To continue. Your Aunt Caroline does not believe in rest cures anyway. She thinks poultices are much more effective. It stands to reason that if a thing is in, it ought to come out. Rest cures are just laziness. But, thank goodness, she never expected anything from the Spence family but laziness. And she had told her sister so before she married into it....

Allow an hour here for ancestral history with appropriate comment and another hour for a brief review of your own conduct from youth up and we come within measurable distance of a few words by me. I took up the point of the four or five nice girls who had been invited to visit. I put the whole thing down to shock and pointed out that patience is required. A return to physical normality, I said, would doubtless bring with it a reviving interest in the sex. It was indeed very fortunate, I told her, that you were, at present, indifferent. Any question of selecting a life partner in your present nervous state would be most dangerous. Your power of judgment, I pointed out, was temporarily jarred and out of gear. You might marry anybody. The only safe, the only humane way, was to give you time to recover yourself.

"Power of judgment!" said Aunt Caroline. "Do you mean to tell me that my sister's son is in danger of becoming an idiot?"

I said not exactly an idiot. Yet your strong disinclination toward marriage could certainly be traced to a shocked condition of the nerves. Certain fixed ideas—

"Fixed ideas!" said your Aunt.
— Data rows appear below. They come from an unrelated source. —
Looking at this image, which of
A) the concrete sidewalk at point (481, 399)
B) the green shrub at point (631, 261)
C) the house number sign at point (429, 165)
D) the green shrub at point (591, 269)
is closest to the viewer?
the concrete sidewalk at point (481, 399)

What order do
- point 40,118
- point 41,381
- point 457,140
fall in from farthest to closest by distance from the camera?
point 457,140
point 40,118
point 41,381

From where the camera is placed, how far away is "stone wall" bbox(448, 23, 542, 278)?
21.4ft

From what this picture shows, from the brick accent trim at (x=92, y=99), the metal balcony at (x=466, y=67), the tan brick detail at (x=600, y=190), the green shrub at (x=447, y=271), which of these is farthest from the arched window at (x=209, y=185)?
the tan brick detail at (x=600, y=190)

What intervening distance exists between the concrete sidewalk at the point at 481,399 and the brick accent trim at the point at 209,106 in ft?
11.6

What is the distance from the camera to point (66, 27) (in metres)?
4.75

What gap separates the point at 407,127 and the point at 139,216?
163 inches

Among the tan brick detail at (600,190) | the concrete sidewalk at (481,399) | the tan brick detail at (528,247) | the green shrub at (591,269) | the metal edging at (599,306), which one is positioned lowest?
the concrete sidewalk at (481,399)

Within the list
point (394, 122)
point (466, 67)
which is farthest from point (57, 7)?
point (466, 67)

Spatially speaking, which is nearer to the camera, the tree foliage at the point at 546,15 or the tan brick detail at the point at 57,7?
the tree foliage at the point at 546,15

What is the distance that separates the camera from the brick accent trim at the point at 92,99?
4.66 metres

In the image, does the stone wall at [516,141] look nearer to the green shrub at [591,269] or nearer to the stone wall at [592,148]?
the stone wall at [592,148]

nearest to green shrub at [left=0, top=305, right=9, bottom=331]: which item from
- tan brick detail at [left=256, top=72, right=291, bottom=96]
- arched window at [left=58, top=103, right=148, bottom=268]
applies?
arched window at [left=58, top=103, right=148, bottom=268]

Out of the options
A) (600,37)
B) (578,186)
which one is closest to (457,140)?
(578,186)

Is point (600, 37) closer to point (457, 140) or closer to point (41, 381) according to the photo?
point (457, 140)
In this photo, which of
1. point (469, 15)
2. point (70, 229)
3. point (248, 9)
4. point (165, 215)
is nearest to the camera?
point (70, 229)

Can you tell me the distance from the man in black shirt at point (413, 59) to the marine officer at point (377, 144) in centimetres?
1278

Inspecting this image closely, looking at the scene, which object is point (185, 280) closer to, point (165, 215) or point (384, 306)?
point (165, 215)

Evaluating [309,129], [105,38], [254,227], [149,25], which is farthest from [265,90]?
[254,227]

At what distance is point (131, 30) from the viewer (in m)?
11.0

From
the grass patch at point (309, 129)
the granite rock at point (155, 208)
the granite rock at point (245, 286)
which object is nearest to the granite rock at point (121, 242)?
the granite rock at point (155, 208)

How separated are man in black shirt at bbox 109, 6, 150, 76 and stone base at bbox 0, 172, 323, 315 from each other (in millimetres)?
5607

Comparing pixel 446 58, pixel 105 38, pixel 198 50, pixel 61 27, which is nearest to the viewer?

She has a particularly annoying habit of repeating one's words. "Benis has always had fixed ideas—though when he was young," she added with satisfaction, "I knew how to unfix them. If this absurd rest cure can do anything to cure chronic stubbornness, I've nothing to say. Why, even his father was easier to manage."
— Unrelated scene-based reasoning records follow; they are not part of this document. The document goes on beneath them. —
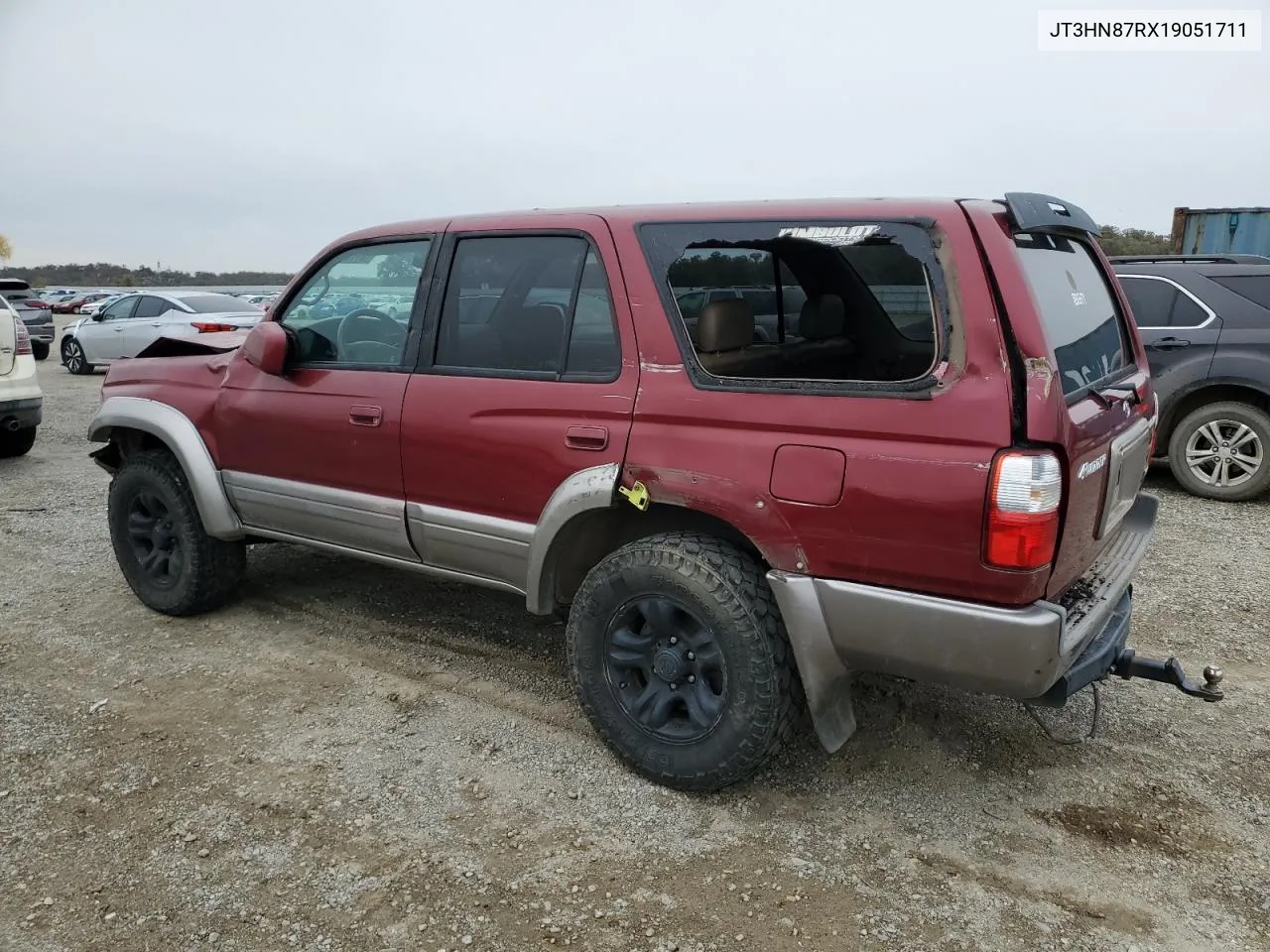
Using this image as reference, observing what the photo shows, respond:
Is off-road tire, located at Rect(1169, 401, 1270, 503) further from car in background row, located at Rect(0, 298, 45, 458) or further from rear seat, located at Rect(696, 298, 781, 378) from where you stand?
car in background row, located at Rect(0, 298, 45, 458)

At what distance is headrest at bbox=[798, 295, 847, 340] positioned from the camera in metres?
3.58

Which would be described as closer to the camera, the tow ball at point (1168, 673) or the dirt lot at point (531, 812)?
the dirt lot at point (531, 812)

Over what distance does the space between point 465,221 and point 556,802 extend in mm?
2094

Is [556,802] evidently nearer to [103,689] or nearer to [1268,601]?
[103,689]

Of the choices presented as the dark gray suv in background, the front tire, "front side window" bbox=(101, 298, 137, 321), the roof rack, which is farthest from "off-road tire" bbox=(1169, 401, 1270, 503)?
the front tire

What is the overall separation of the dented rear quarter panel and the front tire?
663 inches

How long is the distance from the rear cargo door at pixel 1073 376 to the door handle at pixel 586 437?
48.6 inches

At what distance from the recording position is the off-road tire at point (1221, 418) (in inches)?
256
"Benis," I said, "considers himself very like his father."

"Does he?" retorted your dear Aunt with withering scorn. "He is just as much like his father as a lemon is like a lobster."

This ended our conversation. But the effect of it is still with me. Last night I dreamed of lemons and today I prescribed lobster for a man with acute dyspepsia. I tell you what, you old shirker, it's up to you to come home and bear your own Aunt. I'm through. Bones.

P.S. The office nurse has been changed since you left. I have now Miss Watkins, returned from overseas. I think you knew her—name of Mary? Very good looking—almost her only fault.

P.P.S. What you say about your pleasant old gentle-man with the umbrella sounds very much like masked epilepsy. Ought to be under treatment. I should say dangerous.